> **What is required**: Write out exactly the lines running from the line that includes "Which is further" to the end of the data, both ends included, and nothing besides.

> **Material provided**:

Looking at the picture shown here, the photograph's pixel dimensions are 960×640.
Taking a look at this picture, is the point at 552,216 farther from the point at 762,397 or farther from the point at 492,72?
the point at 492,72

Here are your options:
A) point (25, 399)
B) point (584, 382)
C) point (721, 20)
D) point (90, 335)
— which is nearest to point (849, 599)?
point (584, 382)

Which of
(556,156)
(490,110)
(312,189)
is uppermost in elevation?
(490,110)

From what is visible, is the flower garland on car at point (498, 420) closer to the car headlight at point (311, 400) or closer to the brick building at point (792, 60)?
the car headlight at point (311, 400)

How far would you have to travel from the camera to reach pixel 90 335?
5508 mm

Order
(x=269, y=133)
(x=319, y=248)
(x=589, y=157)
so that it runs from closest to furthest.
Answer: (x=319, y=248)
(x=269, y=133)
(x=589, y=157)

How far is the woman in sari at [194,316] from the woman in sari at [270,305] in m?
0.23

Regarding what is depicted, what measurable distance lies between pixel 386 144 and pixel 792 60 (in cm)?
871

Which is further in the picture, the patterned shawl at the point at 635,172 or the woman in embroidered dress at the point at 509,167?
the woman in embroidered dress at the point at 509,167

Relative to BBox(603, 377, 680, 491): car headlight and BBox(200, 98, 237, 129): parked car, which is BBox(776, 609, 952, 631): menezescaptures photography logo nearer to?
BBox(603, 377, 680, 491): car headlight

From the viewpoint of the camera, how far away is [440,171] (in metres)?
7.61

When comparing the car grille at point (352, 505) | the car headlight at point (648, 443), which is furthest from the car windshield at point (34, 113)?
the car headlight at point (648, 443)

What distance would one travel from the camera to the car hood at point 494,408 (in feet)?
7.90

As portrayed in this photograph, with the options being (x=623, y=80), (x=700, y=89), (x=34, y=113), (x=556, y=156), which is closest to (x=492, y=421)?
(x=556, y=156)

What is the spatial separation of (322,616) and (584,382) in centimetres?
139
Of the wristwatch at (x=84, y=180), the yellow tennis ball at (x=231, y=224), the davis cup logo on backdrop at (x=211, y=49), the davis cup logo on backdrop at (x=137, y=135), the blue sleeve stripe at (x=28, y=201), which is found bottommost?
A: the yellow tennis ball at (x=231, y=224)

> **Task output**:
Which is further in the picture, the patterned shawl at the point at 635,172 or the woman in embroidered dress at the point at 509,167?
the woman in embroidered dress at the point at 509,167

Relative to BBox(603, 377, 680, 491): car headlight and BBox(200, 98, 237, 129): parked car, which is BBox(776, 609, 952, 631): menezescaptures photography logo nearer to?
BBox(603, 377, 680, 491): car headlight

From the viewpoint of the camera, how far away is [440,171] (in metres)?
7.61

When comparing the car grille at point (352, 505) | the car headlight at point (648, 443), which is furthest from the car windshield at point (34, 113)?
the car headlight at point (648, 443)

What distance would one travel from the camera to the car hood at point 494,408 (in feet)?
7.90

As portrayed in this photograph, with the options being (x=623, y=80), (x=700, y=89), (x=34, y=113), (x=556, y=156), which is closest to (x=492, y=421)?
(x=556, y=156)

What is the spatial separation of (322,616) and (584,382) in centimetres?
139
Of the wristwatch at (x=84, y=180), the yellow tennis ball at (x=231, y=224), the davis cup logo on backdrop at (x=211, y=49), the davis cup logo on backdrop at (x=137, y=135), the blue sleeve stripe at (x=28, y=201), which is found bottommost?
A: the yellow tennis ball at (x=231, y=224)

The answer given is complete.